Yes. So on the last call, we actually assumed that Nielsen would be down 10% on an average basis throughout the back half of 2018. Obviously, in the last quarter, you've seen prints that are a little bit better than that. The only sort of assumption that we're pointing to, implicit in the guidance, is that Nielsen continues to be negative throughout the balance of the year. In fact, you may see it get a little bit worse just due to the timing of some merchandising programs, but that has been incorporated in the guidance we just reaffirmed today.
[Operator Instructions] Our next question comes from the line of Mark Astrachan from Stifel.
This is actually Claire Chamberlin on for Mark. A question is on skincare. Just you reiterated your excitement about skincare, which we definitely think makes sense, given the overall strengthening of the skincare market. But why have we seen some deceleration and traction of data? And are there any offsets in other channels like the test and also that you mentioned last call? And if so, what contributes to more success there versus track channel?
Hi, Claire. This is Tarang. So some of the confidence comes really in 2 fronts. So on the track channel piece, I may not be fully following other than kind of as I take a look our Target data, that looks quite strong, particularly as I look through kind of Magnetic Mask. At Walmart, we've had some out-of-stock issues on the sea of our kind of permanent display pieces. So I don't know if that's clouding kind of any of the skincare numbers. We have a few - fewer items we see on skincare than when they had in the skincare set.
But I can tell you, just because we've tested on the planograms, they're quite bullish on our skincare as well. And then outside of track channels, really, Ulta Beauty revenues. So we've been testing and we've been doing quite well with skincare and the subset of doors that we have tested in. And I think, a little bit later this year, they will make their decision on skincare. So overall, from a trend standpoint, particularly as we look even within our own direct channels, we see really strong results on skincare as we go forward.
And then second, I always go back to kind of the core pipeline and the key item focus that I talked about earlier in terms of our ability to kind of drive that. Still very much very early days in skincare, and I would put our pipeline up against anyone else in some of the things that we see coming.
Ladies and gentlemen, we have reached the end of the question-and-answer session. And I would like to turn the call back to Tarang Amin for closing remarks.

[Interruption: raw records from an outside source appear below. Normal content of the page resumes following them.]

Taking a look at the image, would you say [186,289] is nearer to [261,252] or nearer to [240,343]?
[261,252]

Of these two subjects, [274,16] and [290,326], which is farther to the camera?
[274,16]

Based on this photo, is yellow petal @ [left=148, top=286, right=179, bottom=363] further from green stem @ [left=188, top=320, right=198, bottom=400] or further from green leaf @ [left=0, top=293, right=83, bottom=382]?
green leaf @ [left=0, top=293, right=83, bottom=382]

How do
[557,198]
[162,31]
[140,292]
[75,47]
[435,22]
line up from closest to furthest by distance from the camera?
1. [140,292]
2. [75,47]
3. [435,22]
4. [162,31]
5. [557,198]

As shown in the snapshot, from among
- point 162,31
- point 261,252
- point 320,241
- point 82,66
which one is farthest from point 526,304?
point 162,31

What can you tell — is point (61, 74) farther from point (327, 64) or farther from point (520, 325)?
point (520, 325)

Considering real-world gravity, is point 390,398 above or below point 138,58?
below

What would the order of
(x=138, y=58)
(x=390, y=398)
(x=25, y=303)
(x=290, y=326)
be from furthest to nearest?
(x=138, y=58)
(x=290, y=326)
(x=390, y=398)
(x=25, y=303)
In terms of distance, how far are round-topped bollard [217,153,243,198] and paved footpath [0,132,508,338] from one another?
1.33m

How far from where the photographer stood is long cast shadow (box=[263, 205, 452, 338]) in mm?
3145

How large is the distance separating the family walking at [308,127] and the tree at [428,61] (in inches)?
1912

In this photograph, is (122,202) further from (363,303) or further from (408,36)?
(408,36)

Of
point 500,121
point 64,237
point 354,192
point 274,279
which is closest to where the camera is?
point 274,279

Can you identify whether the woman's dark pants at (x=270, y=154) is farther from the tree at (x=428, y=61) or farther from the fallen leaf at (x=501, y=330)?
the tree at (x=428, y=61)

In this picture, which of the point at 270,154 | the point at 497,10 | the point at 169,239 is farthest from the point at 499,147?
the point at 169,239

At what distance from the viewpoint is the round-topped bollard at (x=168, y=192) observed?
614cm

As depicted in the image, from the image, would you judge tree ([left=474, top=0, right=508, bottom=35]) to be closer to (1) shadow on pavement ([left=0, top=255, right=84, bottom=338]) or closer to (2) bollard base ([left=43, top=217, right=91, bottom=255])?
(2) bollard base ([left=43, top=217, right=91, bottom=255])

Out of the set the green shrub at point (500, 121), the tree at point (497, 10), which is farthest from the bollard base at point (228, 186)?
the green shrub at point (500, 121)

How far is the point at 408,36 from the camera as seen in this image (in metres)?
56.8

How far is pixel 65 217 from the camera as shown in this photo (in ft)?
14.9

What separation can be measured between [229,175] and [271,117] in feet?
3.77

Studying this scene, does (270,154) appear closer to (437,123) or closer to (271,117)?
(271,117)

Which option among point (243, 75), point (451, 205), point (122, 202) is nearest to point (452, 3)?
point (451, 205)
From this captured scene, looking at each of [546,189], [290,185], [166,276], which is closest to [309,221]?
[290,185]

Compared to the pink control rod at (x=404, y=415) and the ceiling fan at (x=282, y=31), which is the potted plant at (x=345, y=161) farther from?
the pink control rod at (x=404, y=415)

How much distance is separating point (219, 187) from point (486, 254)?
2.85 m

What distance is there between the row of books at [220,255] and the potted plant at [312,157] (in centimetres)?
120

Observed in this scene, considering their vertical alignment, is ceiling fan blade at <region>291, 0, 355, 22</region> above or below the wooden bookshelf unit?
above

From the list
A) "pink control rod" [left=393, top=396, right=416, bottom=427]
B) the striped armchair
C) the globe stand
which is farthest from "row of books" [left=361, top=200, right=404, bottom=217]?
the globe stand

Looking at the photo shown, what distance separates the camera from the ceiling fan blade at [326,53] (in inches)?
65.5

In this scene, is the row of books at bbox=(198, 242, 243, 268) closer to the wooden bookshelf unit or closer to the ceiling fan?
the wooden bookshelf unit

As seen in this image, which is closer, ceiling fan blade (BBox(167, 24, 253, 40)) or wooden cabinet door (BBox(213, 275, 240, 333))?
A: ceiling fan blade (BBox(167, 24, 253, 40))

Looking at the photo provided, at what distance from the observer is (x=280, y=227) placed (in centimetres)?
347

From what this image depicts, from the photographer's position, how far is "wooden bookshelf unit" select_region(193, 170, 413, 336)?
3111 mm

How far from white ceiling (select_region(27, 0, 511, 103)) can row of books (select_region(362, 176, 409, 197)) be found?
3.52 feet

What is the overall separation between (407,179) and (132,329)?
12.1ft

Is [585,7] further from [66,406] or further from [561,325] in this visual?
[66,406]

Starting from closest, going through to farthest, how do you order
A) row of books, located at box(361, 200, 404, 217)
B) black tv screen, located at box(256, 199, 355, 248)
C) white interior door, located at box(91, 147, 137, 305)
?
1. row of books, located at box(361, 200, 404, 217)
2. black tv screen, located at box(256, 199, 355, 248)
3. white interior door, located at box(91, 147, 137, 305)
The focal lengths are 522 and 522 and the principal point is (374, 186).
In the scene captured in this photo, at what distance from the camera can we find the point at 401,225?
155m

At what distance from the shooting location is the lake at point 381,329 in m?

Well, thanks again for joining us. We're aggressively focused on initiatives to drive growth in the business in our comps and in our outlook for the remainder of the year. We look forward to updating you on our next call, on our initiatives to invest more in the brand, integrate efforts behind the - our key items and improve our retail assortments of Project Unicorn. Thanks, and we'll see you next quarter.
This concludes today's conference. You may disconnect your lines at this time. Thank you for your participation.